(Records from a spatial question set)
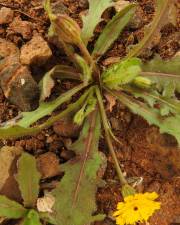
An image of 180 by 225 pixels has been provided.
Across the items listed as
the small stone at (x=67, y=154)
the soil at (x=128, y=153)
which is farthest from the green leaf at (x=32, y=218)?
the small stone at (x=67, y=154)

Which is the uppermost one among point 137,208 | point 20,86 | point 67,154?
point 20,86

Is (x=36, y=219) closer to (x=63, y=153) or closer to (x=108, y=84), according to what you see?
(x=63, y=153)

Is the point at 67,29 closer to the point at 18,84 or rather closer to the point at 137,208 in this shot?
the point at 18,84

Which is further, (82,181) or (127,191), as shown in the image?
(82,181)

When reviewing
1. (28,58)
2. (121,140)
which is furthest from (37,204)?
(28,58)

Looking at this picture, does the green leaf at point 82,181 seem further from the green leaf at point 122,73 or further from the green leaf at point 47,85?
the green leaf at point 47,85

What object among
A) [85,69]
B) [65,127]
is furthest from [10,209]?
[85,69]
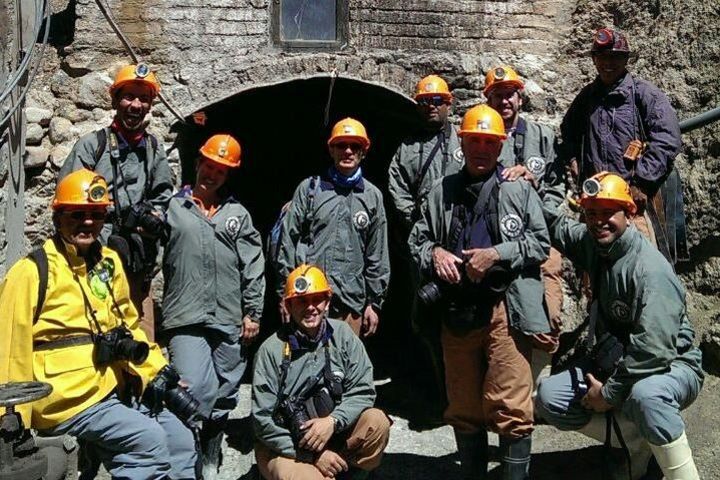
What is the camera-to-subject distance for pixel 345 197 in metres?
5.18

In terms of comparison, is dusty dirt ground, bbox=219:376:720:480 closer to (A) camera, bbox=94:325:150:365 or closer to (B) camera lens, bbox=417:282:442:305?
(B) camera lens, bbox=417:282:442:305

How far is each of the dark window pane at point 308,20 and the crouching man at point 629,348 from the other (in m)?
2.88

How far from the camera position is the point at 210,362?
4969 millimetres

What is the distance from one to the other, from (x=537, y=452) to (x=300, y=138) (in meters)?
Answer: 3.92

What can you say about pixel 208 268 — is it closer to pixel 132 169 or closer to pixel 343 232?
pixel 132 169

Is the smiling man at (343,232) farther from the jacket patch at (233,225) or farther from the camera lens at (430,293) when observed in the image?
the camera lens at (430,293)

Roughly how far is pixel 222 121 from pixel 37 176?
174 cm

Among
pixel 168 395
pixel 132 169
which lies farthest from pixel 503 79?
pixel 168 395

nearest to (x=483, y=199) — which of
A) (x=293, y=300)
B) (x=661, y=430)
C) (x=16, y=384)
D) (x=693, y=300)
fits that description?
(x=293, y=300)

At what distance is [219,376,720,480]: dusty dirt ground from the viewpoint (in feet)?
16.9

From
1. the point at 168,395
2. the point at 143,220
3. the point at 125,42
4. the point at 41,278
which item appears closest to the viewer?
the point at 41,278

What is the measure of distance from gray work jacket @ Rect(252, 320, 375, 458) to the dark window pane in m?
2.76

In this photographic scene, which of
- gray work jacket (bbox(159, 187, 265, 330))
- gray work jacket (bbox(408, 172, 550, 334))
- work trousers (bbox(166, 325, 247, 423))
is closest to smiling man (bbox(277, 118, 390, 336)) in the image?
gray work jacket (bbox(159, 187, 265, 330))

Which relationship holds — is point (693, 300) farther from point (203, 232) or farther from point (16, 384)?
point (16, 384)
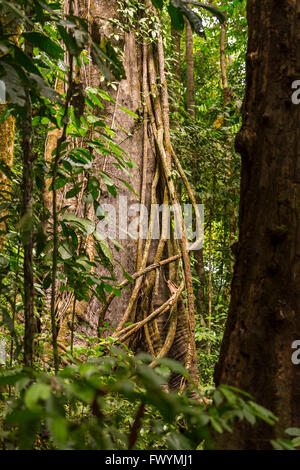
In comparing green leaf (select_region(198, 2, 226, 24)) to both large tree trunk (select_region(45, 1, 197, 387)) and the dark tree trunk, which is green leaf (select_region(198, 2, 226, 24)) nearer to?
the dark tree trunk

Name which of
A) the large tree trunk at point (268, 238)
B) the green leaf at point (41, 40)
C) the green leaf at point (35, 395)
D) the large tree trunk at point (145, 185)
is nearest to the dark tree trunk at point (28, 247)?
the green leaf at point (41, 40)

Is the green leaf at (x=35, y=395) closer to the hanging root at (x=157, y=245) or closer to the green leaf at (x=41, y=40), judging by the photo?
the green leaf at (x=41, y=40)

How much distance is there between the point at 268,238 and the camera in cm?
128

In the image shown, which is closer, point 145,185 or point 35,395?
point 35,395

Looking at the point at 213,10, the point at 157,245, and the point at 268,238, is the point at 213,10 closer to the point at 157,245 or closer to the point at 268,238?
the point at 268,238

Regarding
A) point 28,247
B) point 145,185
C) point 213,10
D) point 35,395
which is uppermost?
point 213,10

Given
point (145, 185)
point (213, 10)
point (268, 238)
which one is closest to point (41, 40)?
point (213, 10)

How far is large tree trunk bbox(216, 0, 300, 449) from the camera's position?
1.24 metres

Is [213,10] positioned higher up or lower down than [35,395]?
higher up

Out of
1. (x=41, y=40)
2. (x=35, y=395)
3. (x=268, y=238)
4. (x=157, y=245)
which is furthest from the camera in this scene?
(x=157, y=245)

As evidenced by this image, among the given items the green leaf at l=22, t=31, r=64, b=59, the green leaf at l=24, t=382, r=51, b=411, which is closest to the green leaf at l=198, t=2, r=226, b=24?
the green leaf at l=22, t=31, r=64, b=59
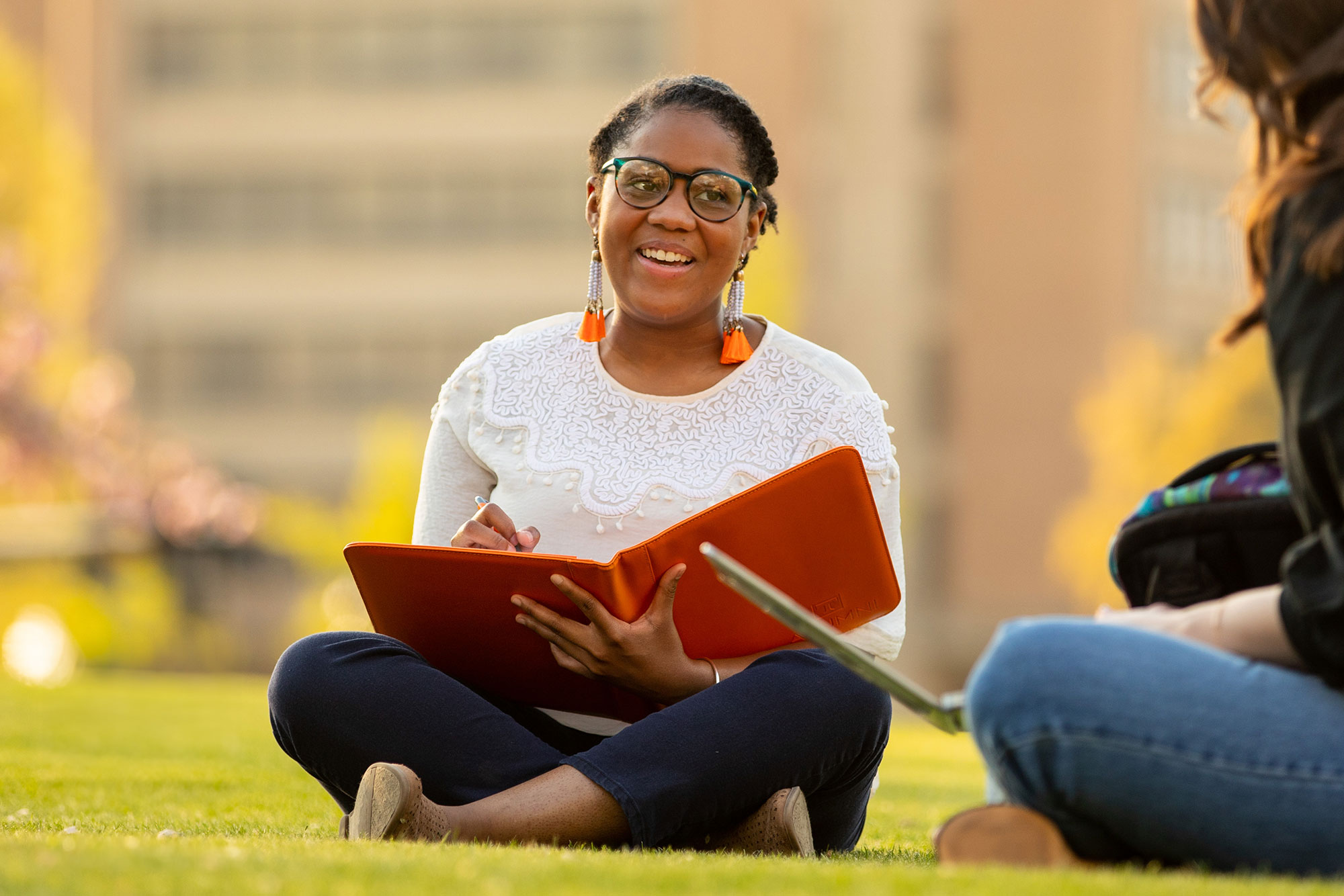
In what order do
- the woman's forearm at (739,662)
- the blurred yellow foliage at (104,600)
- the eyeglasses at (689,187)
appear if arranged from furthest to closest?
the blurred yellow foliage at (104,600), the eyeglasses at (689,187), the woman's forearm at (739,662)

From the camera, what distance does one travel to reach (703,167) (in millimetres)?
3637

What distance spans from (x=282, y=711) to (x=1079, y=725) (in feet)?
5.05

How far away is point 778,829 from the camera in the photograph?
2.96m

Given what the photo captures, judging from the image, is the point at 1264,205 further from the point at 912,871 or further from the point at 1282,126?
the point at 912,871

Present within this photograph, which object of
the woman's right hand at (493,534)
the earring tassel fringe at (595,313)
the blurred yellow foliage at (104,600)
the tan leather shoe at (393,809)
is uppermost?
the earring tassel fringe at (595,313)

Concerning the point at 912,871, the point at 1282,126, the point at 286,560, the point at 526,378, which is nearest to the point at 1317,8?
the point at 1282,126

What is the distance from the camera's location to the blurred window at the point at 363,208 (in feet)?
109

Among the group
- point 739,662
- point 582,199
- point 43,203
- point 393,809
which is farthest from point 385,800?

Exercise details
Copy exactly, and only, the lines from the one containing "What distance spans" through the last line of the listing.

Task solution
What distance spans from (x=282, y=711) to (x=1079, y=725) (in feet)?
5.05

How far away is point 778,829 from the camera in the photograph?
2.96m

Given what the photo captures, judging from the image, is the point at 1264,205 further from the point at 912,871 or further from the point at 1282,126?
the point at 912,871

Present within this photograph, which object of
the woman's right hand at (493,534)
the earring tassel fringe at (595,313)
the blurred yellow foliage at (104,600)
the tan leather shoe at (393,809)
is uppermost?
the earring tassel fringe at (595,313)

Concerning the point at 912,871, the point at 1282,126, the point at 286,560, the point at 526,378, which is nearest to the point at 1317,8?
the point at 1282,126

What is the distance from the camera's location to the blurred window at the point at 363,208 (in feet)?
109

Among the group
- point 739,662
- point 582,199
- point 43,203
- point 393,809
which is farthest from point 385,800?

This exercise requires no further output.